Raoul Amundsen was een lid van de bemanning, die misschien niet alleen moest worden herinnerd omdat hij eerst de Zuidpool bereikte, of zelfs eerst beide polen bereikte, of zelfs door het ijskoude water van de Northwest Passage passeerde. Omdat Amundsen en zijn Belgica- scheepsmaat Frederick Cook pinguïnvlees aten, konden ze scheurbuik voorkomen - een vitamine C-tekort dat bijna elke ontdekkingsreiziger van het heroïsche tijdperk teisterde. Ze zijn enkele van de weinige ontdekkingsreizigers uit die tijd die die bewering kunnen doen.

Wat de bemanning van de Belgica ook tegenkwam, was een nieuwe methode om op vogels te jagen. Volgens een recent artikel in Endeavour schrijft Jason C. Anthony (ook de auteur van het komende boek over de poolkeuken):

Eind juli leefden ze voornamelijk op pinguïnvlees, met een duidelijke verbetering in de bemanning. Gerlache, de kapitein, was de laatste die toestemming gaf, en dus de laatste die genezen was, maar bood de bemanning al snel beloningen voor het binnenbrengen van pinguïns voor de voorraadkast - een openhartige voor levende vogels, vijftig cent voor dode vogels. Dit was gemakkelijk geld, zo bleek. De bemanning leerde in hun laatste maanden dat ze zowel pinguïns als zeehonden naar het schip konden roepen door eenvoudig een deuntje op hun cornet te spelen.

Ze speelden ze muziek, bijna als polaire slangenbezweerders die van plan waren de vogels te eten die ze charmeerden. Cook rapporteerde op 16 december (p. 382):

Tijdens de maaltijd wordt een cornet gebruikt om de mannen bijeen te roepen, en de pinguïns, zo lijkt het, ook op de muziek; want als ze het horen, gaan ze direct naar het schip en blijven zo lang de muziek duurt, maar gaan weg zodra het ophoudt. Op deze manier hoeven we alleen maar te wachten en onze bezoeker te grijpen om pinguïnsteaks te verkrijgen, die net op dit moment de prijs van het menu zijn.

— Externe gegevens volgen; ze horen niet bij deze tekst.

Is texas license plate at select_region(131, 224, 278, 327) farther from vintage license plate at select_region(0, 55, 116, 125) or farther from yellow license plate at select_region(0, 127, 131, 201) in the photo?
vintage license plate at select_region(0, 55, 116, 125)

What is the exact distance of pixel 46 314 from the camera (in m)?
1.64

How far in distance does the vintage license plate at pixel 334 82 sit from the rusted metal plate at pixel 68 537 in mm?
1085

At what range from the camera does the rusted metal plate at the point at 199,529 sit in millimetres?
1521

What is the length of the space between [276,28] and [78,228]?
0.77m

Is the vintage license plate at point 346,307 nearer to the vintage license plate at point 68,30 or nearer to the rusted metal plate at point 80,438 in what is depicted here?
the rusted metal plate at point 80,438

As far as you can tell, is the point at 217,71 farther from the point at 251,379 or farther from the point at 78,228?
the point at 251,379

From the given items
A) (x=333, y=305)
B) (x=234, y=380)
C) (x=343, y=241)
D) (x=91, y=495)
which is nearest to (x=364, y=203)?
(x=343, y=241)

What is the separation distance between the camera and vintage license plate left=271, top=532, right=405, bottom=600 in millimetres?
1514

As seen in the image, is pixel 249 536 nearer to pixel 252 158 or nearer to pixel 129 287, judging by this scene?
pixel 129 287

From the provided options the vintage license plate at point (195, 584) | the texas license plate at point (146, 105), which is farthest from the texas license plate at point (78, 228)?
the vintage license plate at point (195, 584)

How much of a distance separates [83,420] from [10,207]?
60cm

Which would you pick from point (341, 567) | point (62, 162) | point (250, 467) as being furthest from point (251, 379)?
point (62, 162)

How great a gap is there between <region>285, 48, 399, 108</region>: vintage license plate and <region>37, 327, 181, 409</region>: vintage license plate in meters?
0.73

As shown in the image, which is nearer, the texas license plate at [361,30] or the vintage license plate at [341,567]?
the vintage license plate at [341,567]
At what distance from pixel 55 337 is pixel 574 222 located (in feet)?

Natuurlijk speelde de muziek misschien maar een beetje een rol bij de algemene verovering van de Zuidpool. En, zoals Ernest Shackleton later leerde, was niet alle muziek een recept voor het vangen van een potentieel pinguïndiner. Zoals Fen Montaigne schrijft in Fraser's Penguins :

Een van zijn mannen trok een banjo en begon "Het is een lange weg naar Tipperary" te spelen, wat, zoals Shackleton in Zuid vertelt, "de plechtig uitziende kleine vogels leken te waarderen." De doedelzak was echter een ander verhaal, en toen een Schots lid van de expeditie begon het nationale instrument te bespelen, de Adelies "vluchtten in paniek en doken terug in zee."